Selection →
^^^^

# Chicken Question



## seminole wind (Aug 22, 2015)

How did you end up with the breeds you have or why those breeds? Which breeds would you get again if starting over?


----------



## nannypattyrn (Aug 23, 2015)

I started off with the barnyard mix because I wanted to see which ones I liked best. 4years later, I still have the barnyard mix. I really like the buff orpingtons and my little blue andalusian. As the older ones quit laying and "go away", I will replace them with the BO....


----------



## dawg53 (Aug 25, 2015)

I've had many standard breed types. For me it boiled down to birds that could handle our horrid heat and humidity which typically starts in May and lasts through September, sometimes into October. 
Strangely enough of all the breeds I've owned, Barred Rocks hands down have tolerated the heat and humidity the best.
Starting over, it would be Barred Rocks lol.


----------



## chickenqueen (Jan 9, 2016)

I have Cochins,EE's,Brahmas,Wyandottes,BO and some kind of red hen.I get the first 4 breeds because they are bigger birds with pleasant personalities.Some lay well while the others set well and there are several breeds to look at in the yard.The BO and red hen came to me but I would buy some of them,too,as they are smart and friendly.If I had it to do all over,I'd do it the same way.


----------

^^^^

Extracted information →
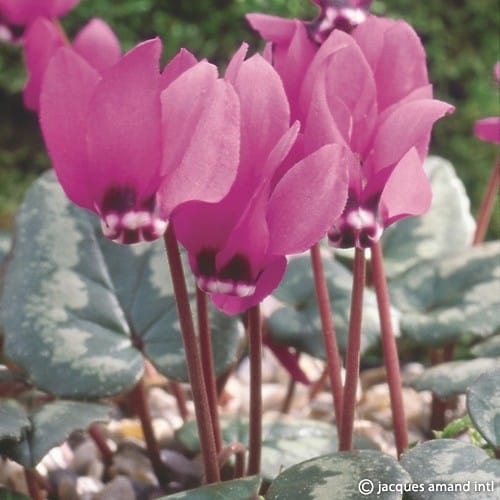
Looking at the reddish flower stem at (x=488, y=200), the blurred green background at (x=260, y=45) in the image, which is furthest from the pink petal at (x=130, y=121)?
the blurred green background at (x=260, y=45)

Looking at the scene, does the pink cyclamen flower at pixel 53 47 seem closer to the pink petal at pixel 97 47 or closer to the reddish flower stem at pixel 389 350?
the pink petal at pixel 97 47

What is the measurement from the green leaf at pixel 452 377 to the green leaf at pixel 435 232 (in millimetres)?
360

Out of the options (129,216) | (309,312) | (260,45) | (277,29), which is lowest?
(309,312)

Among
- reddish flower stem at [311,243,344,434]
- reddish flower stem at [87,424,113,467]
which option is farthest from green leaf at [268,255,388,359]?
reddish flower stem at [87,424,113,467]

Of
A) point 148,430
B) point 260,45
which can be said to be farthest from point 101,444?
point 260,45

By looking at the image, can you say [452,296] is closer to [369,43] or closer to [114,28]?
[369,43]

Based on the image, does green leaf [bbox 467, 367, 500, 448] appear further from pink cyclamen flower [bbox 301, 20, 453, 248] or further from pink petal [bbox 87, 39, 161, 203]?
pink petal [bbox 87, 39, 161, 203]

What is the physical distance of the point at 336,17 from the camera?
0.85m

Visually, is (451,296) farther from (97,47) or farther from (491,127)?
(97,47)

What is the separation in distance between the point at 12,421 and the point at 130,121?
35cm

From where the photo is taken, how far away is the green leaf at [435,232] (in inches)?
56.4

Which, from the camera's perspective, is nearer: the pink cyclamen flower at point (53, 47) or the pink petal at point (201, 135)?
the pink petal at point (201, 135)

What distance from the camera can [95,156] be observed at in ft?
2.22

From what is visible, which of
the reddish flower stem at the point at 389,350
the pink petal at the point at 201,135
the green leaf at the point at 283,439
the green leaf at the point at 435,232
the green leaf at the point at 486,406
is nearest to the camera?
the pink petal at the point at 201,135
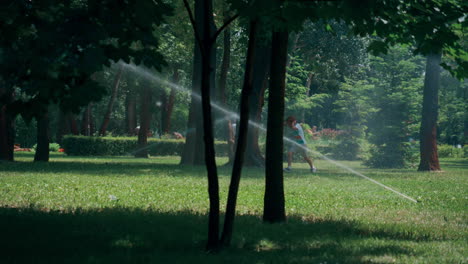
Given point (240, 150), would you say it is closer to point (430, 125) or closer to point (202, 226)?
point (202, 226)

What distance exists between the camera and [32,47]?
18.4ft

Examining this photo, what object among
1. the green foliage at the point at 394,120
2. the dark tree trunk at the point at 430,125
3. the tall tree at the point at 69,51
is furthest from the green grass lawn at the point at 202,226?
the green foliage at the point at 394,120

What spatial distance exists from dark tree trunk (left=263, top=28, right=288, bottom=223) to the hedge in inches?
1193

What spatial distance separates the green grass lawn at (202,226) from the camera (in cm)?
621

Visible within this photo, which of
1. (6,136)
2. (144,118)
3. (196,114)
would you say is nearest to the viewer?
(6,136)

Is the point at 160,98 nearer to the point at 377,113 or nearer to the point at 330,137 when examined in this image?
the point at 330,137

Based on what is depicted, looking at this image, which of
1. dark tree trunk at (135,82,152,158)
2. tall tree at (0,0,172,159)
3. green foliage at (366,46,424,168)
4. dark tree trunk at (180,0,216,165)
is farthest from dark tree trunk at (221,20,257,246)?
dark tree trunk at (135,82,152,158)

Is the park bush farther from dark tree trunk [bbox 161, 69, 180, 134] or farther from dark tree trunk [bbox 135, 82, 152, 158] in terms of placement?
dark tree trunk [bbox 135, 82, 152, 158]

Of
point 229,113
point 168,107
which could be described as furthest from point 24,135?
point 229,113

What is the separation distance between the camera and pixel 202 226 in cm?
801

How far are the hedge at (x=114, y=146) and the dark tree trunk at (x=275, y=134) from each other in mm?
30290

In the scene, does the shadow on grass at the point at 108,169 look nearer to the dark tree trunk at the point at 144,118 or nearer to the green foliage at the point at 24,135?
the dark tree trunk at the point at 144,118

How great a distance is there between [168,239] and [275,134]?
7.30 feet

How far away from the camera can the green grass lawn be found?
20.4ft
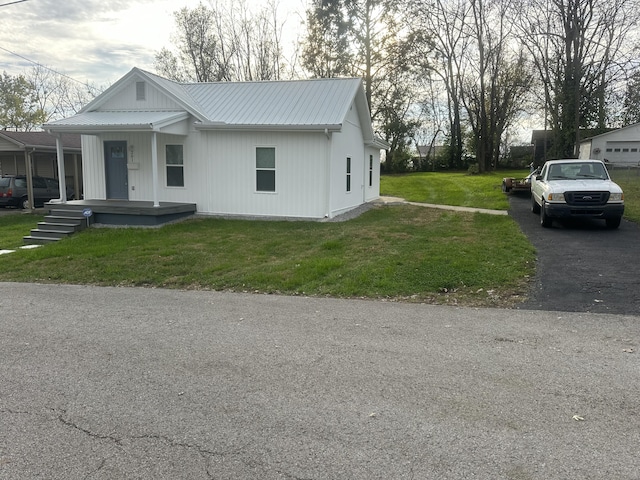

^^^^

Job 1 → In the chicken breeds thread, which breed does dawg53 say has tolerated the heat and humidity best?
Job 2 → Copy the part of the chicken breeds thread between "I've had many" and "the same way.", inclusive.

Exercise output 1 → Barred Rocks

Exercise output 2 →
I've had many standard breed types. For me it boiled down to birds that could handle our horrid heat and humidity which typically starts in May and lasts through September, sometimes into October. 
Strangely enough of all the breeds I've owned, Barred Rocks hands down have tolerated the heat and humidity the best.
Starting over, it would be Barred Rocks lol.


----------



## chickenqueen (Jan 9, 2016)

I have Cochins,EE's,Brahmas,Wyandottes,BO and some kind of red hen.I get the first 4 breeds because they are bigger birds with pleasant personalities.Some lay well while the others set well and there are several breeds to look at in the yard.The BO and red hen came to me but I would buy some of them,too,as they are smart and friendly.If I had it to do all over,I'd do it the same way.